In one instance, MSHA inspectors said, the construction problems were left out of Massey's weekly and daily reports on work at the site.
Joe Stanley, a retired miner and activist, said he's worried that the previous construction problems weren't fixed and that future problems weren't properly documented in company reports that the DEP is relying on.
"My concern is who is protecting the citizens of West Virginia?" said Stanley, who has been investigating impoundment safety and raising his concerns with state and federal officials.
Stanley and representatives of Coal River Mountain Watch have been waiting since January for the OSM to determine if the DEP was wrong to decide increased water pressures inside the impoundment are not a safety risk for the facility.
Generally, the OSM is supposed to resolve questions about potentially improper DEP actions within 10 days -- thus the name of the "10-day notice" issued to state regulators. But the OSM and the DEP have gone back and forth several times since January, without federal officials reaching a final decision.
Alpha Natural Resources acquired the 750-foot-tall dam and an impoundment with a capacity of roughly 8 billion gallons last month as part of Alpha's buyout of Massey Energy.

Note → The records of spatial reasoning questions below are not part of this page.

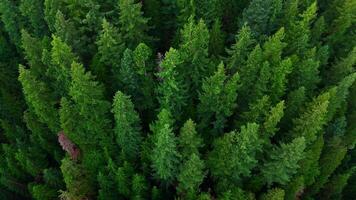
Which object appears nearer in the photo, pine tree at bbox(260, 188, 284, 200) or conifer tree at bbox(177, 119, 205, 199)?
conifer tree at bbox(177, 119, 205, 199)

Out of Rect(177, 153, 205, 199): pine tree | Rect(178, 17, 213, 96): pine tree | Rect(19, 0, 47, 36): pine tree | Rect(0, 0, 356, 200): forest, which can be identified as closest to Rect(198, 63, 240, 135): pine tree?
Rect(0, 0, 356, 200): forest

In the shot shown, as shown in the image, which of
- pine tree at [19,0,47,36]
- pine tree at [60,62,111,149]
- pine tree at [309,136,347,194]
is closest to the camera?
pine tree at [60,62,111,149]

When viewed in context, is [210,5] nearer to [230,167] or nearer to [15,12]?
[230,167]

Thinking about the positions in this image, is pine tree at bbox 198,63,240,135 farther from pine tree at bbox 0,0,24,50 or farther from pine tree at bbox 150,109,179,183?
pine tree at bbox 0,0,24,50

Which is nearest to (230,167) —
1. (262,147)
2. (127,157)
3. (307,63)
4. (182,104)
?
(262,147)

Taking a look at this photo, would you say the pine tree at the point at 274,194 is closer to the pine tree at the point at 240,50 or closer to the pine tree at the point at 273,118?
the pine tree at the point at 273,118

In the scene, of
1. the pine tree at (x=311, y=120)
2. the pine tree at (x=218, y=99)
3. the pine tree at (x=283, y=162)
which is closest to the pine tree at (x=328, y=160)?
the pine tree at (x=311, y=120)
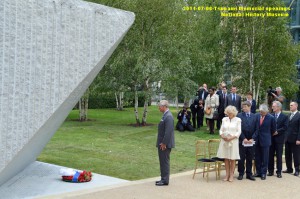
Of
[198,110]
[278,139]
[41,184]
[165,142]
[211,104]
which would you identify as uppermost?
[211,104]

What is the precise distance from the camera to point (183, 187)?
8.99 m

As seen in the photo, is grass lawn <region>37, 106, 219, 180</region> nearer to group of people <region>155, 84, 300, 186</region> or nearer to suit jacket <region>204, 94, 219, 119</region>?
suit jacket <region>204, 94, 219, 119</region>

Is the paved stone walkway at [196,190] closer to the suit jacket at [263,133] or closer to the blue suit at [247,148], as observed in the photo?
the blue suit at [247,148]

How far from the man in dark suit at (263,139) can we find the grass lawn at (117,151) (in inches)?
69.7

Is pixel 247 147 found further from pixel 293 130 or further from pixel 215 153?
pixel 293 130

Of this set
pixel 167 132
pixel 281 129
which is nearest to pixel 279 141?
pixel 281 129

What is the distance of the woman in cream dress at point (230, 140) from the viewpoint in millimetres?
9672

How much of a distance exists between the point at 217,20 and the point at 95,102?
13.2 metres

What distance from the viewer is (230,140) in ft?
31.8

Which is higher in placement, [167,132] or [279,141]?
[167,132]

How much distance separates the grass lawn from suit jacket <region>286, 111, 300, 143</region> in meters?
2.64

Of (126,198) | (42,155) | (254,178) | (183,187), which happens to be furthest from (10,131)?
(254,178)

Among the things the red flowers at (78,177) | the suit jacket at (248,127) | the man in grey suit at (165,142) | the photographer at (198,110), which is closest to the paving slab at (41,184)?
the red flowers at (78,177)

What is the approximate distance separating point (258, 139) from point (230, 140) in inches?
42.3
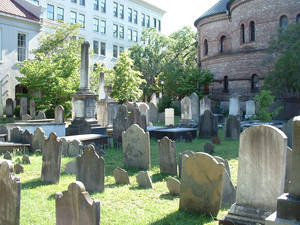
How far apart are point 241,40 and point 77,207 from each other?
30420mm

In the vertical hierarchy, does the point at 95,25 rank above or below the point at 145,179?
above

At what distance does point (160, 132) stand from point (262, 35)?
18398 mm

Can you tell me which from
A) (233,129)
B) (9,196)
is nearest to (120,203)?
(9,196)

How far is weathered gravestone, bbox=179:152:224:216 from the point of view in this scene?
17.9 ft

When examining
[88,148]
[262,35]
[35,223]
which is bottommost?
[35,223]

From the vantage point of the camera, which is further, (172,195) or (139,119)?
(139,119)

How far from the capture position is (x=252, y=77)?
31.2 metres

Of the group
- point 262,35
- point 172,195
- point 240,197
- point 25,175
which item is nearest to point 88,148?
point 172,195

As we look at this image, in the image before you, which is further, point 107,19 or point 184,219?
point 107,19

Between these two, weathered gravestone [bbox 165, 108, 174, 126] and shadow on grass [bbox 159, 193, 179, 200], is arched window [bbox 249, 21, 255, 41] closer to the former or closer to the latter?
weathered gravestone [bbox 165, 108, 174, 126]

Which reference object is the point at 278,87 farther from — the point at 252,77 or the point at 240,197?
the point at 240,197

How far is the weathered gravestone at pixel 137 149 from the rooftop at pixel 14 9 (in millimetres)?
24926

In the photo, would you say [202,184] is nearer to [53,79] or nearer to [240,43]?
[53,79]

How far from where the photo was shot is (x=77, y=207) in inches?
165
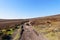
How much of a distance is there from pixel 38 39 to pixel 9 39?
4.33m

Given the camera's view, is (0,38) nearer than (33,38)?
No

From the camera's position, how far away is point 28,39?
5.18 m

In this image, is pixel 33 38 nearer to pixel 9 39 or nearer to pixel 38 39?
pixel 38 39

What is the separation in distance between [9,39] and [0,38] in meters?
0.53

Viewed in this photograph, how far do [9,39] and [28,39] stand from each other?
13.6 ft

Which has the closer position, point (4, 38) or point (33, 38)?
point (33, 38)

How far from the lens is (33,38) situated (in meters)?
5.21

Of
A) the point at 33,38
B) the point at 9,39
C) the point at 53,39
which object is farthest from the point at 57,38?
the point at 33,38

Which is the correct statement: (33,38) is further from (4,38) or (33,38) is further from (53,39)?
(4,38)

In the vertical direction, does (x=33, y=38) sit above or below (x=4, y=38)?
above

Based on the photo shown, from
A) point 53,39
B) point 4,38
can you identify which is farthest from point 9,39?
point 53,39

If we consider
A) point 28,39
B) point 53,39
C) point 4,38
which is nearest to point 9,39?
point 4,38

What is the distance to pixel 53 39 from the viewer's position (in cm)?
881

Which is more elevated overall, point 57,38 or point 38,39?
point 38,39
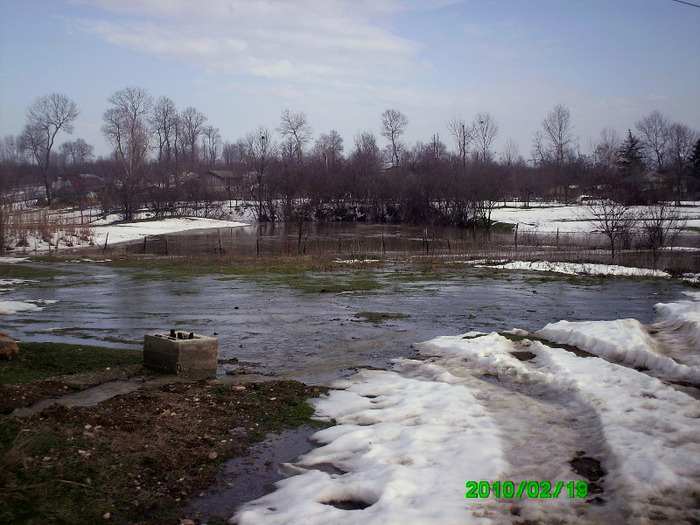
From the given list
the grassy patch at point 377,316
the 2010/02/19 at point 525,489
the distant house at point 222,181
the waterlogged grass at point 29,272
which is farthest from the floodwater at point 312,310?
the distant house at point 222,181

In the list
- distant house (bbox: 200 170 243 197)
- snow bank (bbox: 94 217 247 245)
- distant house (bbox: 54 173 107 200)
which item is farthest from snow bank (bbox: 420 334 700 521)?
distant house (bbox: 200 170 243 197)

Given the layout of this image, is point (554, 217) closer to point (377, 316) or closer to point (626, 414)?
point (377, 316)

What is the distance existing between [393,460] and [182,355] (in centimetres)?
392

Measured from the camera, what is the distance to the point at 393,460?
17.8 ft

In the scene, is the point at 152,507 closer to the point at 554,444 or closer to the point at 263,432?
the point at 263,432

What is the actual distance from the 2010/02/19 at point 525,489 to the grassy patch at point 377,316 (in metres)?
8.16

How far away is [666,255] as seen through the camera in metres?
30.2

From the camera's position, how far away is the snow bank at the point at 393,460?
446 cm

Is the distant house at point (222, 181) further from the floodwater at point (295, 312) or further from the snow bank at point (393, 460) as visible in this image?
the snow bank at point (393, 460)

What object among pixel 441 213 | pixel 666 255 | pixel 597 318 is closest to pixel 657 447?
pixel 597 318

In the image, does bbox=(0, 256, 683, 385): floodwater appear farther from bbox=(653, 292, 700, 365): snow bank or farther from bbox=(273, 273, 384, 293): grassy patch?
bbox=(653, 292, 700, 365): snow bank

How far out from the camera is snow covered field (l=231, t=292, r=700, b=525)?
448 centimetres

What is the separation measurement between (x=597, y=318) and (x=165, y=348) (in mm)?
9747

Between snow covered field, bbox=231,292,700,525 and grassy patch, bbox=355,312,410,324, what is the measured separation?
3.51 m
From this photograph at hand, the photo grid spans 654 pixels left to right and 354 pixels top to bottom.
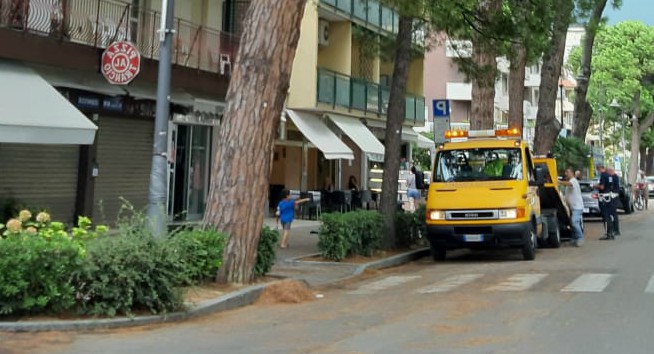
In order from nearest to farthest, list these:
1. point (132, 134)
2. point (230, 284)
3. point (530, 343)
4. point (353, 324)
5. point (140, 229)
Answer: point (530, 343) → point (353, 324) → point (140, 229) → point (230, 284) → point (132, 134)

OSM officials have already pushed the DEP to add new limits to control any potential impacts on the Brushy Fork impoundment from surface-mine blasting at Alpha's nearby Bee Tree Mine, which has been the site of repeated citizen protests.
And the OSM got involved again in response to a citizen complaint from Stanley about elevated pressure readings on a monitor meant to keep track of whether liquid wastes were filling voids between solid wastes, potentially leading to dam stability problems.